6. Neben der Selbstverständigung einzelner dient eine solche Gesellschaftsdiagnose vornehmlich der Selbstverständigung politisch kollektiver Akteure. Dies lässt sie auf der einen Seite praktisch werden, auf der anderen Seite erhält sie so ein identitätsstiftendes Gewicht, das wieder ihren wissenschaftlichen Charakter abschwächt. Eine Gesellschaftsdiagnose ohne eine solche Einbettung steht in ihrer Glaubwürdigkeit ebenso in Frage wie eine folgenlose 'angewandte Ethik'. Ihren Aufforderungscharakter ernst zu nehmen, verlangt dabei zunächst die Zurückweisung zugeschriebener Beliebigkeit solcher Interpretationen. Diese zugeschriebene Beliebigkeit erwirkt eine Depotenzierung einer kritischer Interpretationen als einer unter vielen, über die man sich interessiert informieren und aus denen man - mutmaßlich nach subjektiven Vorlieben - auswählen kann. Des Weiteren richtet sich an sich ernst nehmende Gesellschaftsdiagnose über ein Fachpublikum hinaus an die politische Öffentlichkeit.

 

7. Eine kritische Gesellschaftsdiagnose als solche ist nicht selbst politische Praxis. Sie ändert als Ansicht nicht umfassend die politische Situation, sie ändert punktuell bei ihren Rezipienten das Verhältnis zur gesellschaftlichen Realität. Sie schafft unter Umständen Residien der Kritik und der Widerständigkeit im Geiste. In ihren komprimierten Formen gewinnt sie schnell einen elitären (sprachlich-begrifflichen) Charakter. Versteht man dies nicht als (literarisch und moralische) Selbsterhebung, sondern als Ausdruck der Schwierigkeit dem gewohnten Interpretationsrahmen und seinen Begriffen zu entkommen, kann die Gesellschaftsdiagnose dies harmlos eingestehen. Es droht hier allerdings immer ein apolitischer und damit unkritischer Chauvinismus eines literarisch-kulturellen Habitus, der eine gesellschaftskritische Identität verbürgen soll.
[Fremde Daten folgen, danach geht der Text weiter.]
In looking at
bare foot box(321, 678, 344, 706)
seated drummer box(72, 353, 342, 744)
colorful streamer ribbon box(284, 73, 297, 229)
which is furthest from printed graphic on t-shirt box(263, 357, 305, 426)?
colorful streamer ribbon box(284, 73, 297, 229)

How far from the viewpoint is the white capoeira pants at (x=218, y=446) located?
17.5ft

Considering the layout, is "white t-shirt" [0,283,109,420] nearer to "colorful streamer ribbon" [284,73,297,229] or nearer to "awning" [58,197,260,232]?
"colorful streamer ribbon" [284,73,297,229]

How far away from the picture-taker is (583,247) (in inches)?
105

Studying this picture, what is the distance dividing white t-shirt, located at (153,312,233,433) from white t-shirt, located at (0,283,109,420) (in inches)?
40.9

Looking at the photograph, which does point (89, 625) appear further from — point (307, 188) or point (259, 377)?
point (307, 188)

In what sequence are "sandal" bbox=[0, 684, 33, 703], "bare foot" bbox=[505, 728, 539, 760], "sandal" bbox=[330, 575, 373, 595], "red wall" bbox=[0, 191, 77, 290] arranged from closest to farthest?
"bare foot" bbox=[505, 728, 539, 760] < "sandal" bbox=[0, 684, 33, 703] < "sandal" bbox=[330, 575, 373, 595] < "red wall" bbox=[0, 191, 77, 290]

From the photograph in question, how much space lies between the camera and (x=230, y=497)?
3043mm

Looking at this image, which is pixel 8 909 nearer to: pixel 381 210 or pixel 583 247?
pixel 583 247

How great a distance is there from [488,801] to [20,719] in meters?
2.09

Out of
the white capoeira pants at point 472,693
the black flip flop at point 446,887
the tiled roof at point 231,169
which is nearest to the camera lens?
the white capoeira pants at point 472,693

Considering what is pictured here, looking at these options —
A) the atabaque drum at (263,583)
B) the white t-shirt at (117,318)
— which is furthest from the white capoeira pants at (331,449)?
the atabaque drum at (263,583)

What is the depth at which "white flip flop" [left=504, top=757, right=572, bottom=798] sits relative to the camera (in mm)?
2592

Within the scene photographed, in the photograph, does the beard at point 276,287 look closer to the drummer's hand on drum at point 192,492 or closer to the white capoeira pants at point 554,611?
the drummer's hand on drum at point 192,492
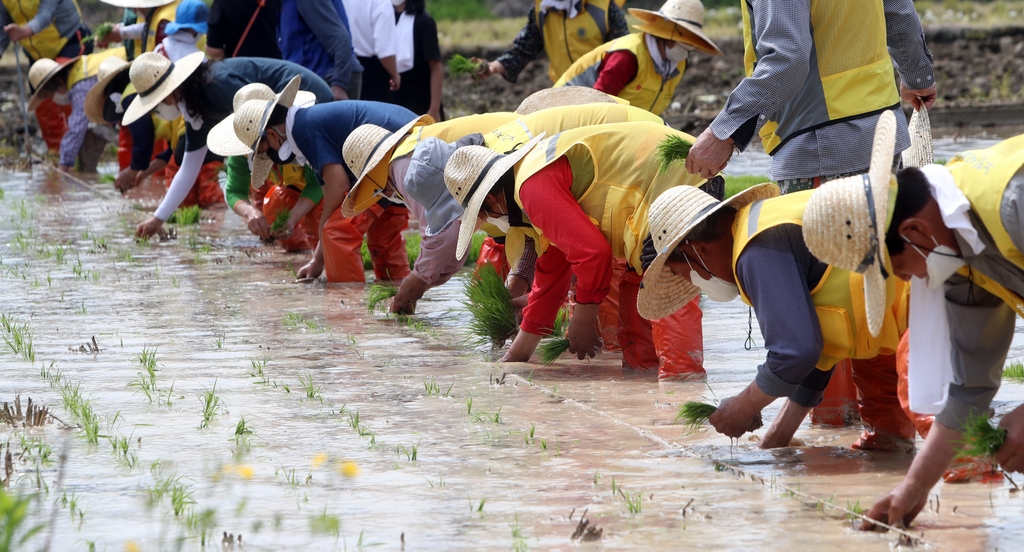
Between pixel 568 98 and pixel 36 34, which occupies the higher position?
pixel 568 98

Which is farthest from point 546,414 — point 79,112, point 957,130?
point 957,130

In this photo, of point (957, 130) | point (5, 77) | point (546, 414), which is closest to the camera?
point (546, 414)

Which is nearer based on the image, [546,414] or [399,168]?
[546,414]

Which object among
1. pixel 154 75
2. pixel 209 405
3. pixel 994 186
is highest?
pixel 994 186

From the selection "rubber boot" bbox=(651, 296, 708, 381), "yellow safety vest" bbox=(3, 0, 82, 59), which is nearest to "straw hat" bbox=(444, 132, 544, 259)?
"rubber boot" bbox=(651, 296, 708, 381)

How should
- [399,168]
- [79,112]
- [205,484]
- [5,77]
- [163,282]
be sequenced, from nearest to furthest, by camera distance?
[205,484] < [399,168] < [163,282] < [79,112] < [5,77]

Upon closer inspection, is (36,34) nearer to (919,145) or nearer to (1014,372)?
(919,145)

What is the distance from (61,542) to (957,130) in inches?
567

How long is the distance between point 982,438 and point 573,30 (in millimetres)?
6083

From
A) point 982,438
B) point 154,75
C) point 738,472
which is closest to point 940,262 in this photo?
point 982,438

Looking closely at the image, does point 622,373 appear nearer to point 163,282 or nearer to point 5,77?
point 163,282

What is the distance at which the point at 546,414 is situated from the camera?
4.29 m

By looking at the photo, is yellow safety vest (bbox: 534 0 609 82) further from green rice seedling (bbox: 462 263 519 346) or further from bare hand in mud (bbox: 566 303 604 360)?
bare hand in mud (bbox: 566 303 604 360)

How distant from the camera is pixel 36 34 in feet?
44.2
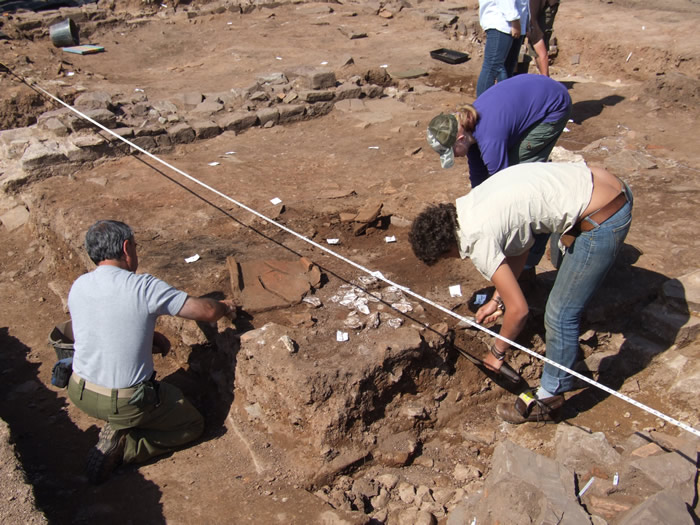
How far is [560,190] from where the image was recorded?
273 cm

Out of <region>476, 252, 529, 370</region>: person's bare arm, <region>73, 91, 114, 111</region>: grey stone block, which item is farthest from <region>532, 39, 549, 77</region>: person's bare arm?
<region>73, 91, 114, 111</region>: grey stone block

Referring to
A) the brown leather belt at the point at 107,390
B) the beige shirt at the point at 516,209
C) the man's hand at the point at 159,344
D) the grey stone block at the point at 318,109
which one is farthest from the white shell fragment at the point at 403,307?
the grey stone block at the point at 318,109

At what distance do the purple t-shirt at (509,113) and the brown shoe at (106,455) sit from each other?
265 cm

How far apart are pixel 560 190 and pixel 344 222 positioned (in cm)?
233

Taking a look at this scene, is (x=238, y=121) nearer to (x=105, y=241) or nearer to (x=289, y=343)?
(x=105, y=241)

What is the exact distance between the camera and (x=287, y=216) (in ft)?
16.3

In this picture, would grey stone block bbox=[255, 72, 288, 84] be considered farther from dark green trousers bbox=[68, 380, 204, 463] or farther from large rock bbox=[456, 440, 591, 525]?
large rock bbox=[456, 440, 591, 525]

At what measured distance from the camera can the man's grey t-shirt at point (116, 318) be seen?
2.98 m

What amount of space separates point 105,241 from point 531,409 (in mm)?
2635

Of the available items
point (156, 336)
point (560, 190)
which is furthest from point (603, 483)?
point (156, 336)

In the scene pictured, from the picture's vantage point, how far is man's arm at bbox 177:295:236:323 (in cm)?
308

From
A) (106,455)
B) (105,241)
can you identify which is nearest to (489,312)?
(105,241)

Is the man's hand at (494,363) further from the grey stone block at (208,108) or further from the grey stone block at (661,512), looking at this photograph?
the grey stone block at (208,108)

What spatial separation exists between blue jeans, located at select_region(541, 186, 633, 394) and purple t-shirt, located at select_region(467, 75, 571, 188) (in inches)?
28.9
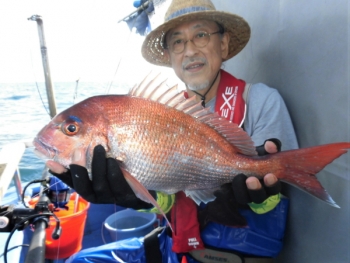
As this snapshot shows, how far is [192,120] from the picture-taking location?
4.18 feet

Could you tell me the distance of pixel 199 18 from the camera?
6.16ft

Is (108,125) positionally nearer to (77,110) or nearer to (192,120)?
(77,110)

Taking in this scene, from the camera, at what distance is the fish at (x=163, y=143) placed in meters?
1.14

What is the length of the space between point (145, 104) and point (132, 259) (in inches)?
49.2

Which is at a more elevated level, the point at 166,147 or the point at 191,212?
the point at 166,147

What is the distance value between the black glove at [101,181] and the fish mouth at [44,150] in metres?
0.09

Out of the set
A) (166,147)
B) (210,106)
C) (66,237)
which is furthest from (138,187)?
(66,237)

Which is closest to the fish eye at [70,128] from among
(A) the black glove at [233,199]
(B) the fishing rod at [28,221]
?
(A) the black glove at [233,199]

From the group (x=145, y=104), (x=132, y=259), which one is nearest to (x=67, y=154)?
(x=145, y=104)

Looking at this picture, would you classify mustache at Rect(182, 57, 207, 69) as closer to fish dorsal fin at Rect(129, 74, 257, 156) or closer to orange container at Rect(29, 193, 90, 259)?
fish dorsal fin at Rect(129, 74, 257, 156)

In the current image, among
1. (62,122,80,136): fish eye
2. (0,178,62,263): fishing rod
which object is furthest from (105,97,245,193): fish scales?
(0,178,62,263): fishing rod

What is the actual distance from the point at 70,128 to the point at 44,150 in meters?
0.14

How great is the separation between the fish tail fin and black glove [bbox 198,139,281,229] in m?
0.08

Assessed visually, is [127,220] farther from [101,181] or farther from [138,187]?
[138,187]
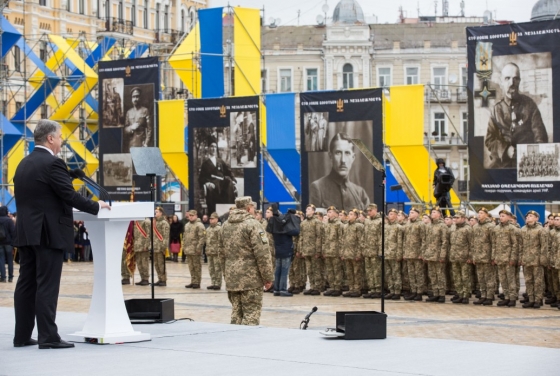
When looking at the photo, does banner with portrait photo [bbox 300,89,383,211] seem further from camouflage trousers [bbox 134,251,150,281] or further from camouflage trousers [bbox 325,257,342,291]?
camouflage trousers [bbox 134,251,150,281]

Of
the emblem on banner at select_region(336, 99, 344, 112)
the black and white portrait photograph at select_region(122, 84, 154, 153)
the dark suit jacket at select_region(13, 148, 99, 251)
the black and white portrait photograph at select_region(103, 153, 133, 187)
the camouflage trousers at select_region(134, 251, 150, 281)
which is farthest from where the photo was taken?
the black and white portrait photograph at select_region(103, 153, 133, 187)

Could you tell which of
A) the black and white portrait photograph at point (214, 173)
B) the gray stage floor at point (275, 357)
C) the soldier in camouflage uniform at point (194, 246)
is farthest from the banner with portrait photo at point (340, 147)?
the gray stage floor at point (275, 357)

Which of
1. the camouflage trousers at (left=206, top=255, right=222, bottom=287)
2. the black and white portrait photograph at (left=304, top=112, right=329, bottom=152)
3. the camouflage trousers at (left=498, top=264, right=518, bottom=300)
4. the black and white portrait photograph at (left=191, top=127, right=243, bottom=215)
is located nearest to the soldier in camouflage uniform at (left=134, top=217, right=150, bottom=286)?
the camouflage trousers at (left=206, top=255, right=222, bottom=287)

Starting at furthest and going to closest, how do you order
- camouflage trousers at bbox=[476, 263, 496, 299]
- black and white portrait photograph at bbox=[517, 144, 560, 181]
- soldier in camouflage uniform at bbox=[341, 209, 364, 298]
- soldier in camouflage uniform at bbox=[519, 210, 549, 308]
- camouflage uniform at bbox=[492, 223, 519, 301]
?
1. black and white portrait photograph at bbox=[517, 144, 560, 181]
2. soldier in camouflage uniform at bbox=[341, 209, 364, 298]
3. camouflage trousers at bbox=[476, 263, 496, 299]
4. camouflage uniform at bbox=[492, 223, 519, 301]
5. soldier in camouflage uniform at bbox=[519, 210, 549, 308]

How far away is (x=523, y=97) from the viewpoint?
24266 mm

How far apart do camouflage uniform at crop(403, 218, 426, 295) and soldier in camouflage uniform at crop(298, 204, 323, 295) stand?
219cm

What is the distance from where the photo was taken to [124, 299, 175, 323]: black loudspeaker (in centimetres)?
1084

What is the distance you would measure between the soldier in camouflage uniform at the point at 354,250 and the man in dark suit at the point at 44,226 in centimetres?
1322

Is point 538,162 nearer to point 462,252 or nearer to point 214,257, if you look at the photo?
point 462,252

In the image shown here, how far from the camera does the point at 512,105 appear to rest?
80.1 feet

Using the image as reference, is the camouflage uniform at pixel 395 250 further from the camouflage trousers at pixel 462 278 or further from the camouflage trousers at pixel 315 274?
the camouflage trousers at pixel 315 274

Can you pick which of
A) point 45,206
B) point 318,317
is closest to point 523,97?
point 318,317

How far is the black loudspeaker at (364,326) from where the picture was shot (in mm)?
9409

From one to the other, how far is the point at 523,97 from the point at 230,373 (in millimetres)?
17854
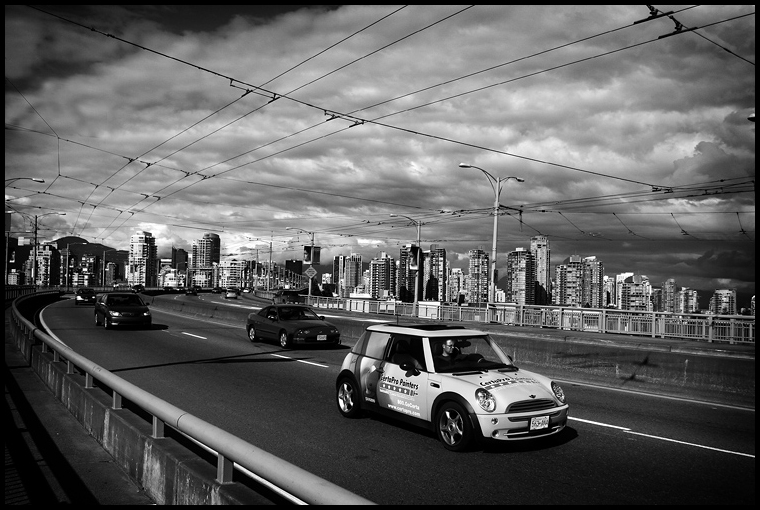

Das Ziel der Aufrechterhaltung oder Erweiterung eines 'kritischen Bewusstseins' greift auch insbesondere gegenüber den Opfern der attestierten sozialen Missstände immer zu kurz. Allein die Dringlichkeit einer entsprechenden Praxis ermöglicht diese nicht im benötigten Ausmaß. In diesem Spannungsverhältnis zwischen sich selbst genügender Theorie, die droht in Apathie zu enden, und Anpassung der eigenen Diagnose an eine insuffiziente Praxis steht die kritische Gesellschaftsdiagnose.